+++ RECORDS SHOWN
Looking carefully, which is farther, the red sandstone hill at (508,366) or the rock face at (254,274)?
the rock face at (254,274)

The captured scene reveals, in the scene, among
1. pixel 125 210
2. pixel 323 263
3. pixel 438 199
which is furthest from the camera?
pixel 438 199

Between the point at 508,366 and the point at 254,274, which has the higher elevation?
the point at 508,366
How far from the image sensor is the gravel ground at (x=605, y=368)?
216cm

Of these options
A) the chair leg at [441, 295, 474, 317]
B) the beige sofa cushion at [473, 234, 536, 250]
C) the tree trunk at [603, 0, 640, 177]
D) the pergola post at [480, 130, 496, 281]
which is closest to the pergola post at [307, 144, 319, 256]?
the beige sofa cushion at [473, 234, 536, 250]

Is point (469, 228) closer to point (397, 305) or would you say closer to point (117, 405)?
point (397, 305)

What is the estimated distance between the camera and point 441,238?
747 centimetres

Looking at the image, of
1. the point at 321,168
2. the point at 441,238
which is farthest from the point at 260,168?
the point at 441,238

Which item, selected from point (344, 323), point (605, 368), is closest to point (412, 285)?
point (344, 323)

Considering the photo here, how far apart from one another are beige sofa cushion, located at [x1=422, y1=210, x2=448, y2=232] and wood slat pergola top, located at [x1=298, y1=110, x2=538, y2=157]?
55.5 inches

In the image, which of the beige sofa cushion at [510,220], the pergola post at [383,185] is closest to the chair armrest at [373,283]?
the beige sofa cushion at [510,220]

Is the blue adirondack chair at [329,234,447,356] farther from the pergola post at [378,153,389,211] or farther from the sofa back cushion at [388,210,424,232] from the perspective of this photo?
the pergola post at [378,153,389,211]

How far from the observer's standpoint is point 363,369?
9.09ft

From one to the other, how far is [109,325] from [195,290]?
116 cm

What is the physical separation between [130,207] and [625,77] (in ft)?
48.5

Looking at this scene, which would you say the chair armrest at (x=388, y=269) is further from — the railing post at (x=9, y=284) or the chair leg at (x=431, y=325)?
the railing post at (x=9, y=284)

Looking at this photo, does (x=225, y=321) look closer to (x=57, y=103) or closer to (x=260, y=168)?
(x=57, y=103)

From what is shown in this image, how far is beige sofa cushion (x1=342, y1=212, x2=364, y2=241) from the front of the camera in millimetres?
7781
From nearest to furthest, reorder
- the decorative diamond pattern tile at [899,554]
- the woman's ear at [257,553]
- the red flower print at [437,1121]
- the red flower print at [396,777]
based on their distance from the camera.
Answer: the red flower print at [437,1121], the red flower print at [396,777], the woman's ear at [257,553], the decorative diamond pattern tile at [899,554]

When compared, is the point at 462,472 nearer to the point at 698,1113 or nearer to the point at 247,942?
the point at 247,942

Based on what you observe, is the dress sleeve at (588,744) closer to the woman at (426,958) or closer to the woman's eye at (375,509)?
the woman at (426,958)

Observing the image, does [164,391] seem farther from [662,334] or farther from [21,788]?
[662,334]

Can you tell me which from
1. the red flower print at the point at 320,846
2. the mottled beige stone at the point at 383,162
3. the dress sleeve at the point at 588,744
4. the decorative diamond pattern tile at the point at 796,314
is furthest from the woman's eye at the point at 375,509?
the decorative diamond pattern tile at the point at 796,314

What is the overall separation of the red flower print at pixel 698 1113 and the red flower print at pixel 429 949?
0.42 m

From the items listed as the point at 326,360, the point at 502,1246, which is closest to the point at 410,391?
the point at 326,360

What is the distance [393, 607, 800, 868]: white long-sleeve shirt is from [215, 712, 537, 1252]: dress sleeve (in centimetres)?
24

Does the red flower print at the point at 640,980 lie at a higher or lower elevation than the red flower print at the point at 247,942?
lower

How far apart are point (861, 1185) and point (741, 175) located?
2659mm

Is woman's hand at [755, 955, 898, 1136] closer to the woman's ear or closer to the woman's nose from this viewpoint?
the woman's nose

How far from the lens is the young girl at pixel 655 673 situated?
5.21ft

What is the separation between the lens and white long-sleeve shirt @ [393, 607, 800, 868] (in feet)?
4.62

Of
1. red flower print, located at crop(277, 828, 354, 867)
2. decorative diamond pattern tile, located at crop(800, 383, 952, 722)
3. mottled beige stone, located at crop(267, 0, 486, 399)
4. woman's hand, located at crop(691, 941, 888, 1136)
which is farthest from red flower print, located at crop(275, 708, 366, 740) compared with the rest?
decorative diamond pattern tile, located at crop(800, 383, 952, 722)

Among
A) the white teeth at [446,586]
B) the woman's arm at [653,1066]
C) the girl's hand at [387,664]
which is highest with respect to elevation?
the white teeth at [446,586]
++++++
◆ **TO BE DONE**
Copy every line of the records above word for word, keeping the original line breaks.

◆ **EXERCISE RESPONSE**
Looking carefully, which is farther, the red sandstone hill at (508,366) or the rock face at (254,274)?
the rock face at (254,274)

The captured scene reveals, in the scene, among
1. pixel 125 210
2. pixel 323 263
3. pixel 438 199
which is furthest from the camera?
pixel 438 199

Between the point at 508,366 and the point at 254,274, which has the higher elevation?
the point at 508,366
How far from the image sensor is the gravel ground at (x=605, y=368)?
216cm

Of these options
A) the chair leg at [441, 295, 474, 317]
B) the beige sofa cushion at [473, 234, 536, 250]
C) the tree trunk at [603, 0, 640, 177]
D) the pergola post at [480, 130, 496, 281]
which is closest to the pergola post at [307, 144, 319, 256]?
the beige sofa cushion at [473, 234, 536, 250]

Is point (469, 228) closer to point (397, 305) or would you say closer to point (117, 405)?
point (397, 305)

What is the estimated distance between the camera and point 441,238?
747 centimetres

Looking at the image, of
1. the point at 321,168
2. the point at 441,238
which is farthest from the point at 260,168?
the point at 441,238

Which item, selected from point (344, 323), point (605, 368), is closest to point (412, 285)?
point (344, 323)

Considering the photo here, how far apart from one another are beige sofa cushion, located at [x1=422, y1=210, x2=448, y2=232] and wood slat pergola top, located at [x1=298, y1=110, x2=538, y2=157]?
55.5 inches

In the image, which of the beige sofa cushion at [510,220], the pergola post at [383,185] is closest to the chair armrest at [373,283]?
the beige sofa cushion at [510,220]

Is the blue adirondack chair at [329,234,447,356] farther from the pergola post at [378,153,389,211] or farther from the sofa back cushion at [388,210,424,232] from the perspective of this photo?
the pergola post at [378,153,389,211]

How far from the observer's standpoint is point 363,369?
9.09ft

From one to the other, how far is [109,325] from [195,290]?
116 cm

What is the physical separation between [130,207] and [625,77] (in ft)?
48.5

Looking at this scene, which would you say the chair armrest at (x=388, y=269) is further from — the railing post at (x=9, y=284) or the chair leg at (x=431, y=325)?
the railing post at (x=9, y=284)

Looking at this photo, does (x=225, y=321) look closer to (x=57, y=103) or closer to (x=260, y=168)?
(x=57, y=103)

From what is shown in this image, how far is beige sofa cushion (x1=342, y1=212, x2=364, y2=241) from the front of the camera in millimetres?
7781
From nearest to furthest, reorder
- the decorative diamond pattern tile at [899,554]
- the woman's ear at [257,553]
- the red flower print at [437,1121]
- the red flower print at [396,777]
based on their distance from the camera.
Answer: the red flower print at [437,1121], the red flower print at [396,777], the woman's ear at [257,553], the decorative diamond pattern tile at [899,554]

When compared, is the point at 462,472 nearer to the point at 698,1113 or nearer to the point at 247,942?
the point at 247,942

Based on what you observe, is the dress sleeve at (588,744) closer to the woman at (426,958) or closer to the woman's eye at (375,509)?
the woman at (426,958)

Observing the image, does [164,391] seem farther from [662,334] or farther from [21,788]?
[662,334]

Can you tell me which from
1. the red flower print at the point at 320,846
2. the mottled beige stone at the point at 383,162
3. the dress sleeve at the point at 588,744
4. the decorative diamond pattern tile at the point at 796,314
is furthest from the woman's eye at the point at 375,509?
the decorative diamond pattern tile at the point at 796,314

What is the overall separation of the red flower print at pixel 698 1113 and the red flower print at pixel 429 949?
0.42 m

From the items listed as the point at 326,360, the point at 502,1246, which is closest to the point at 410,391?
the point at 326,360

What is the distance [393, 607, 800, 868]: white long-sleeve shirt is from [215, 712, 537, 1252]: dress sleeve (in centimetres)?
24

Does the red flower print at the point at 640,980 lie at a higher or lower elevation than the red flower print at the point at 247,942?
lower

How far apart are point (861, 1185) and point (741, 175) located?
2659mm

Is woman's hand at [755, 955, 898, 1136] closer to the woman's ear or closer to the woman's nose from this viewpoint?
the woman's nose

How far from the lens is the young girl at pixel 655 673 situated?
5.21ft

What is the separation between the lens and white long-sleeve shirt @ [393, 607, 800, 868] (in feet)?
4.62

Of
1. red flower print, located at crop(277, 828, 354, 867)
2. decorative diamond pattern tile, located at crop(800, 383, 952, 722)
3. mottled beige stone, located at crop(267, 0, 486, 399)
4. woman's hand, located at crop(691, 941, 888, 1136)
which is farthest from red flower print, located at crop(275, 708, 366, 740) compared with the rest?
decorative diamond pattern tile, located at crop(800, 383, 952, 722)

Among
A) the white teeth at [446,586]
B) the woman's arm at [653,1066]
C) the girl's hand at [387,664]
which is highest with respect to elevation?
the white teeth at [446,586]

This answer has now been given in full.